• [Description of the task] Each line in the listing below that holds "scientific" should be counted; reply with that number only.

• [Supplied records]
───
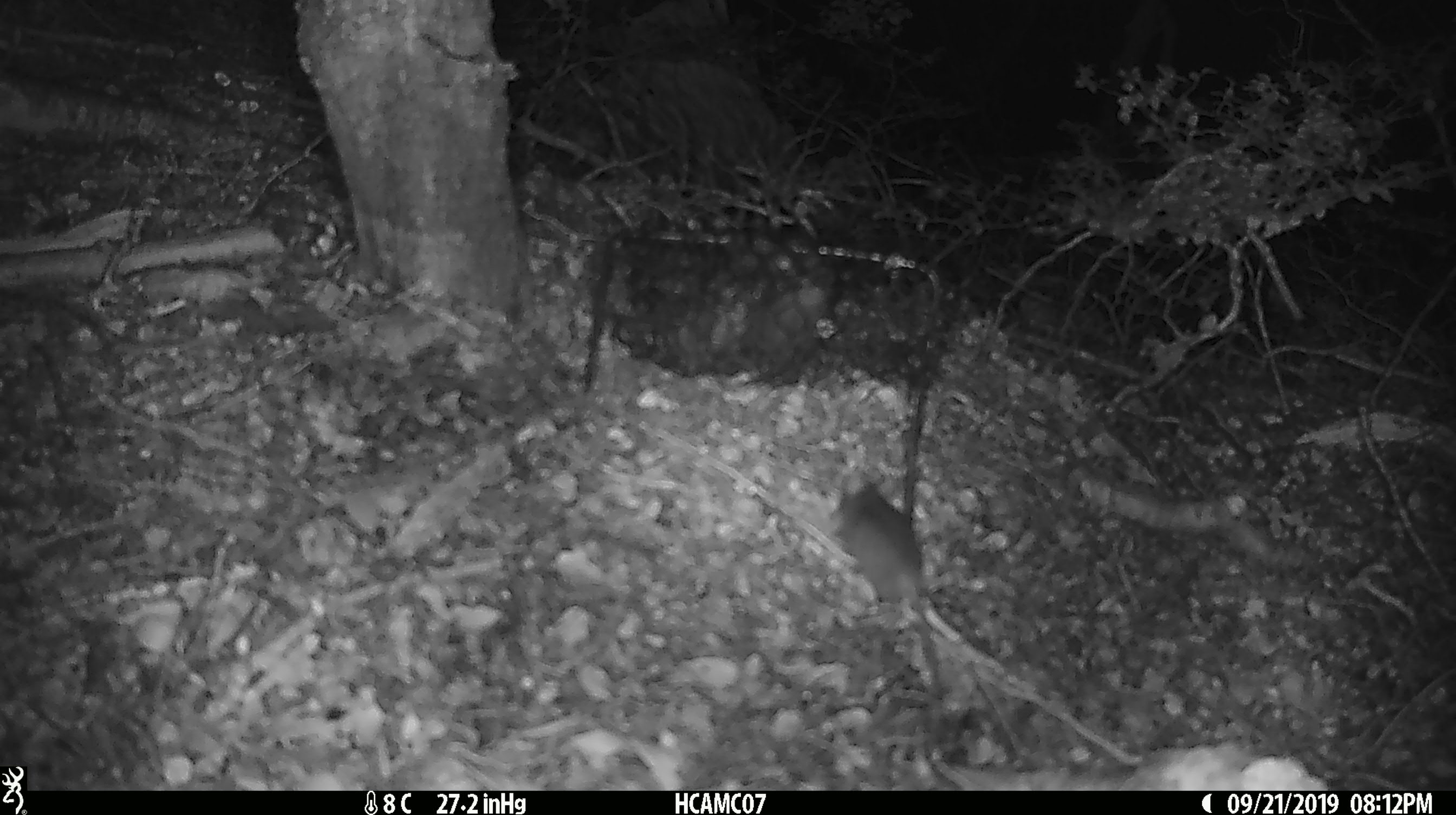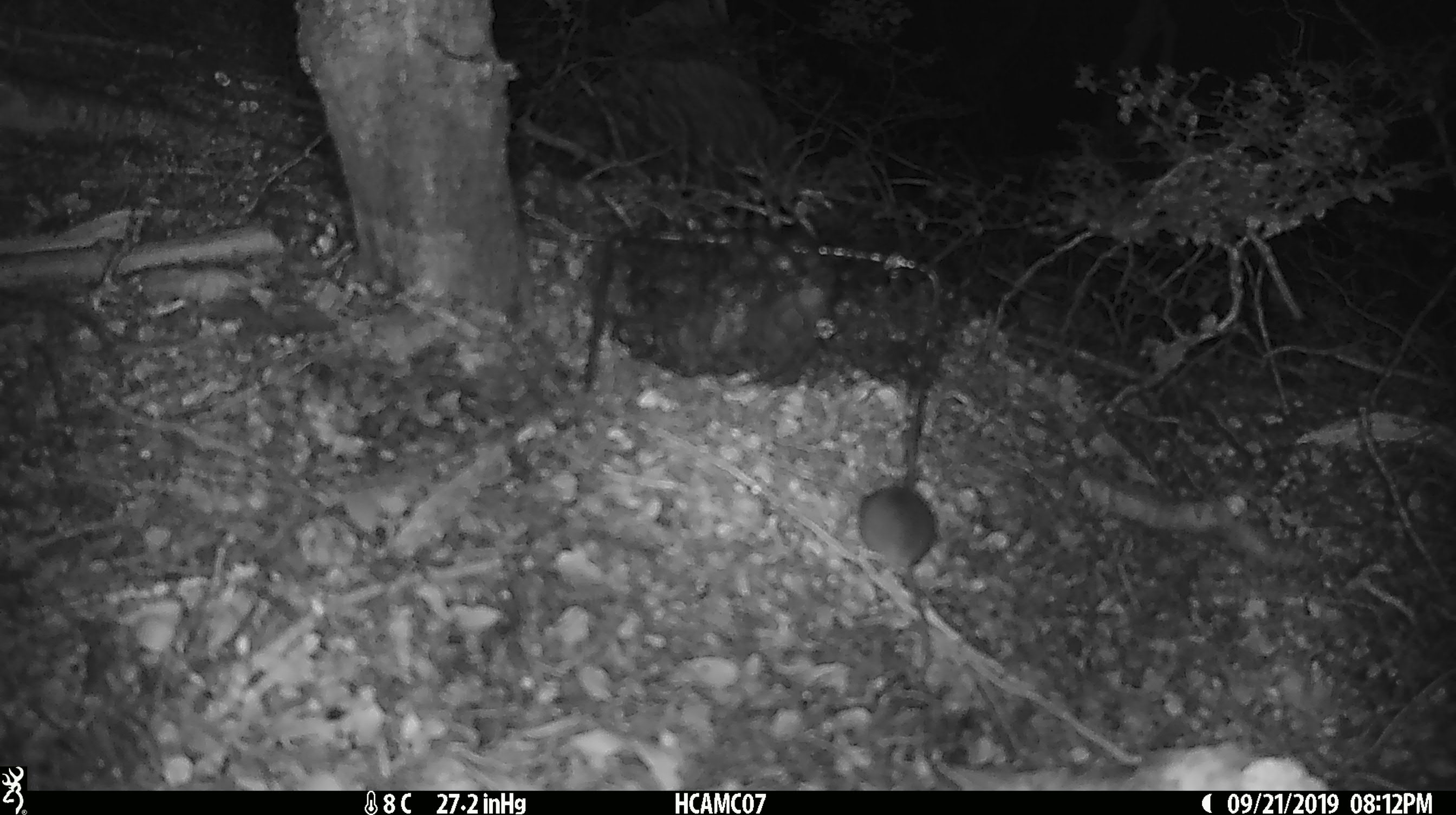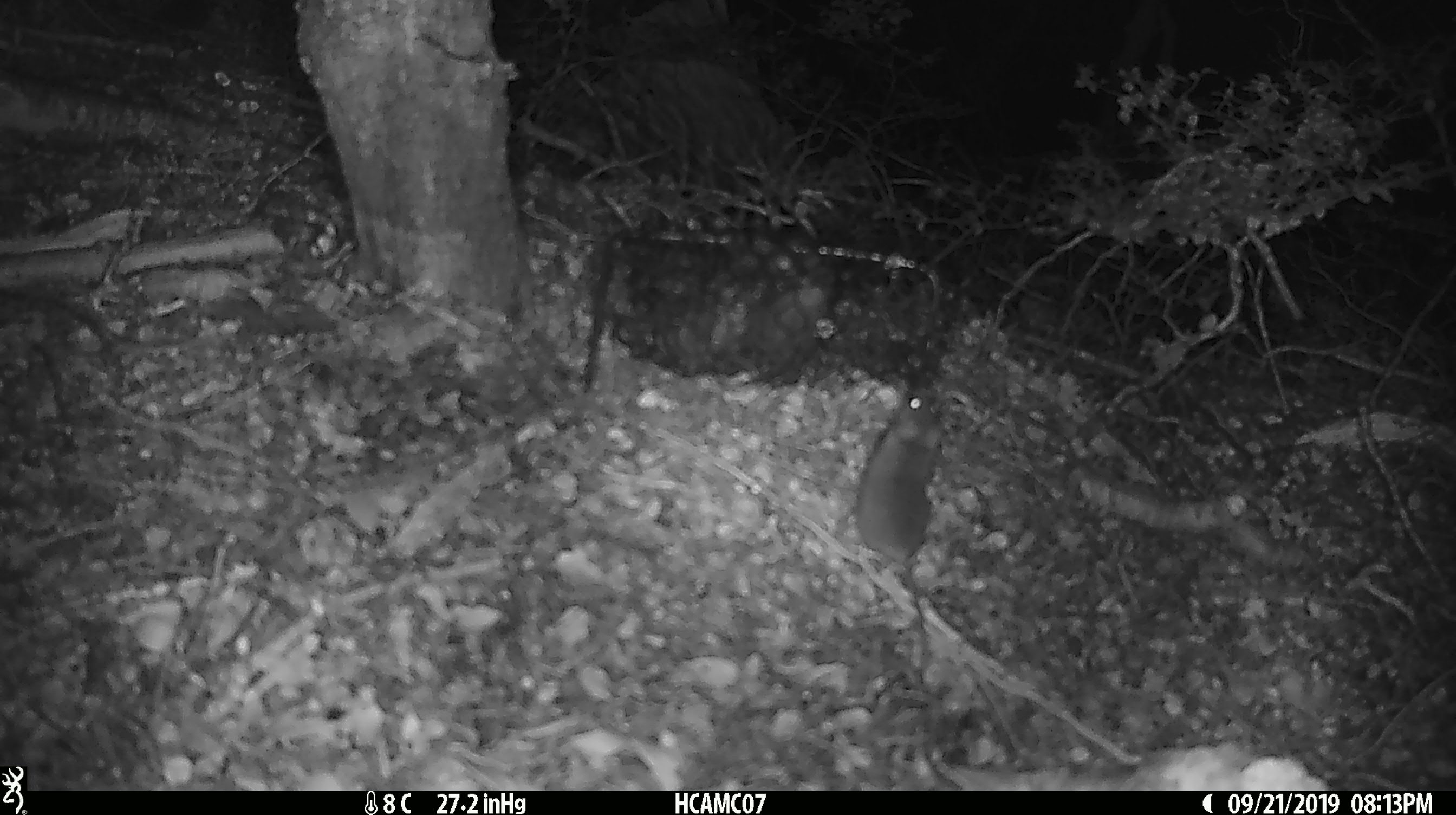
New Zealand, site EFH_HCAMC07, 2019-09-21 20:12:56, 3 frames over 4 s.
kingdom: Animalia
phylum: Chordata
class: Mammalia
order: Rodentia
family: Muridae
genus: Mus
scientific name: Mus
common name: mouse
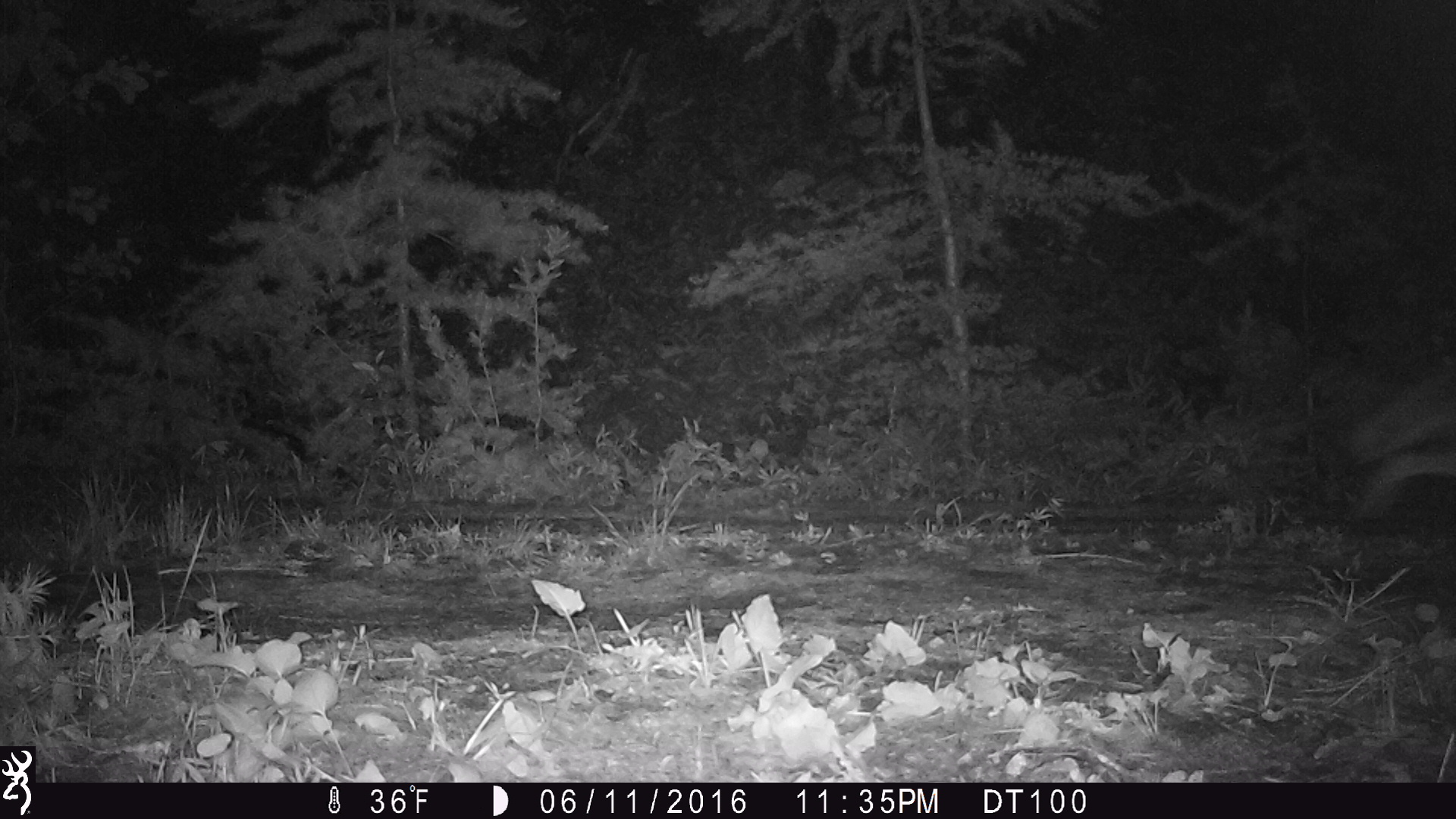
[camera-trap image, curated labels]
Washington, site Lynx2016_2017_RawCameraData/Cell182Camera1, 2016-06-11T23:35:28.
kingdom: Animalia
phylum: Chordata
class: Mammalia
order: Carnivora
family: Canidae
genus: Canis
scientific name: Canis latrans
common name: coyote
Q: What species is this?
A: Canis latrans (coyote).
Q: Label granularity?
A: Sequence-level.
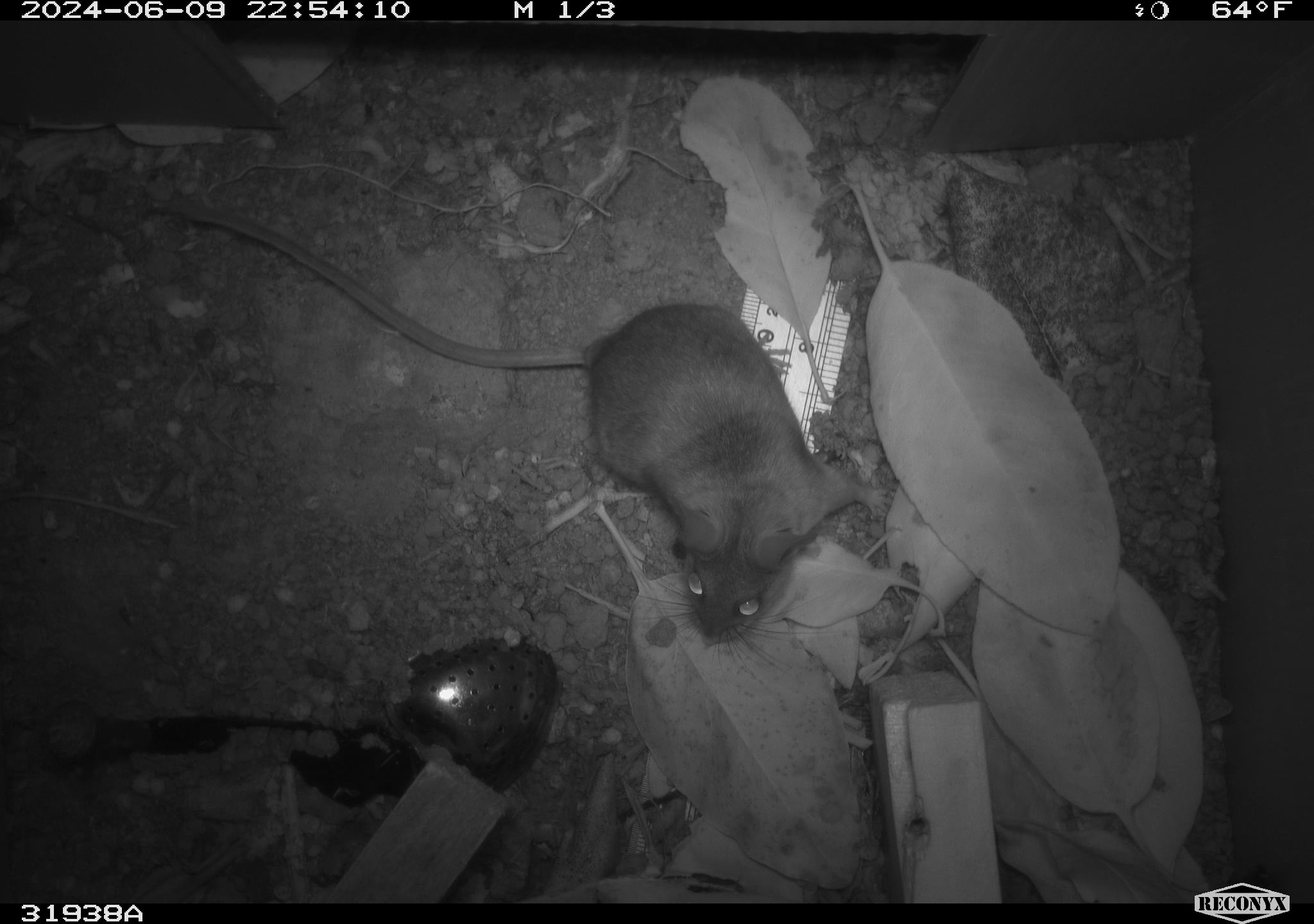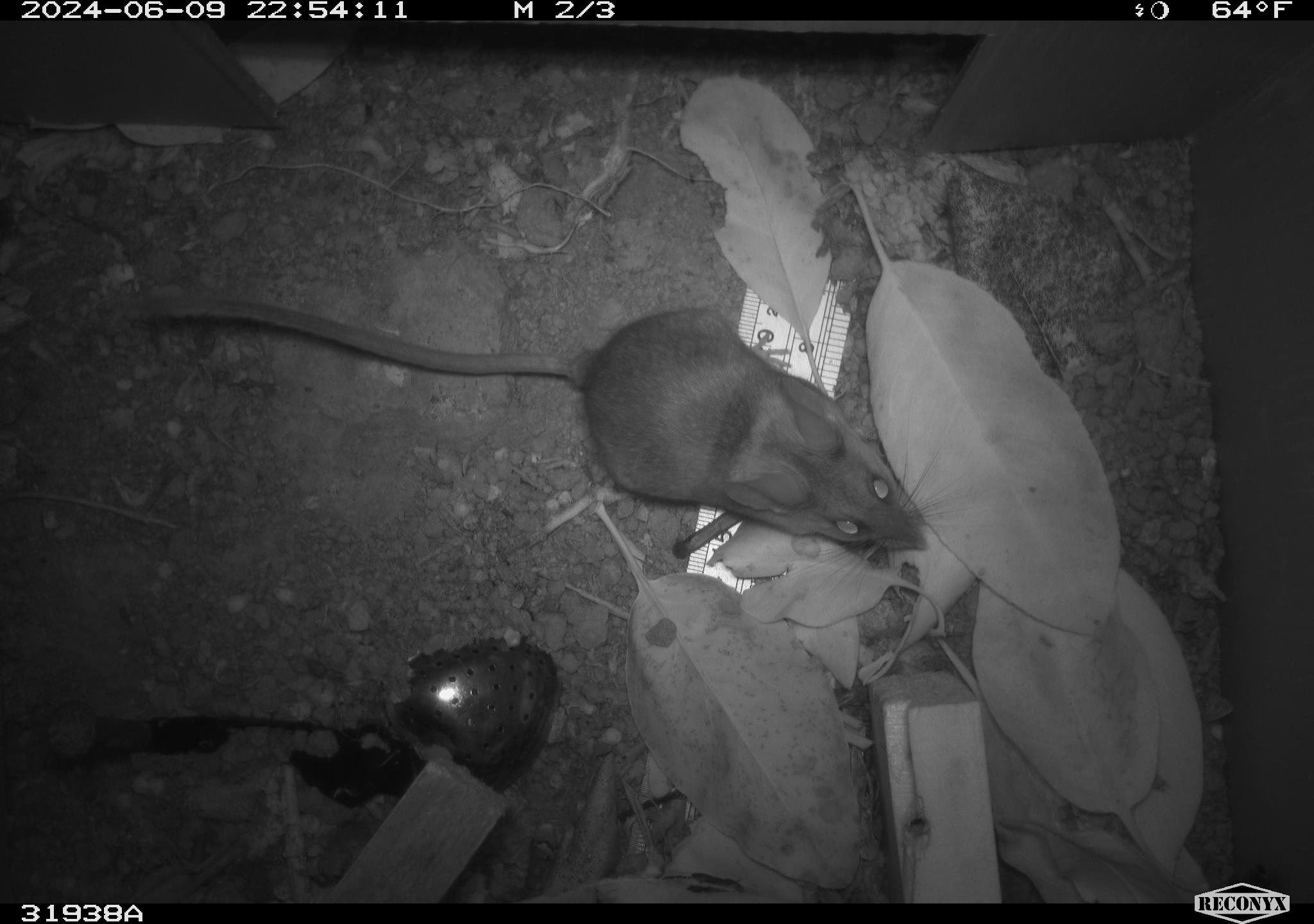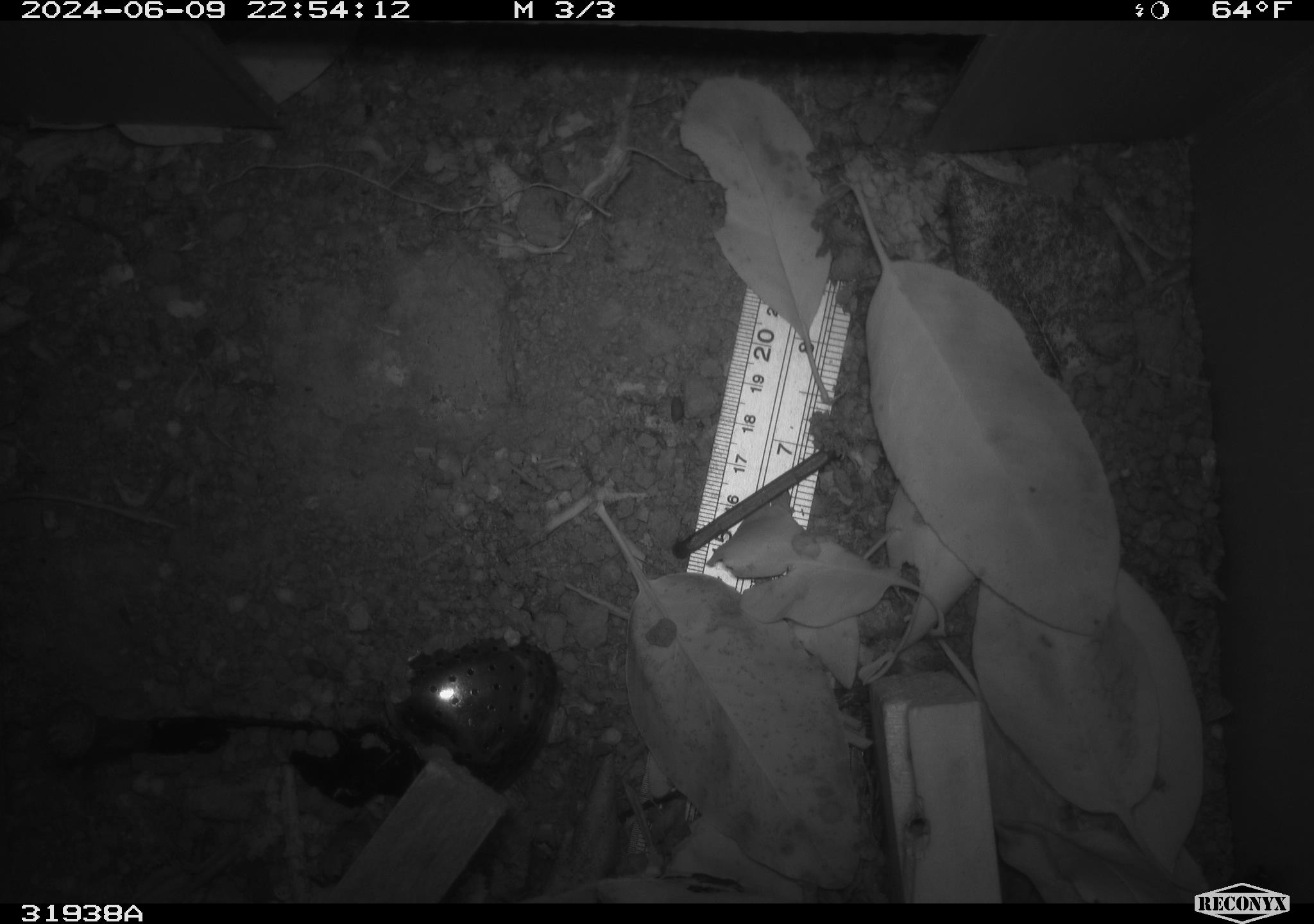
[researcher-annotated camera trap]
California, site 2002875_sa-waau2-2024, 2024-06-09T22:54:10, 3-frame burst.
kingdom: Animalia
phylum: Chordata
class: Mammalia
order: Rodentia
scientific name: Rodentia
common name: rodent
───
• [Exercise solution] 3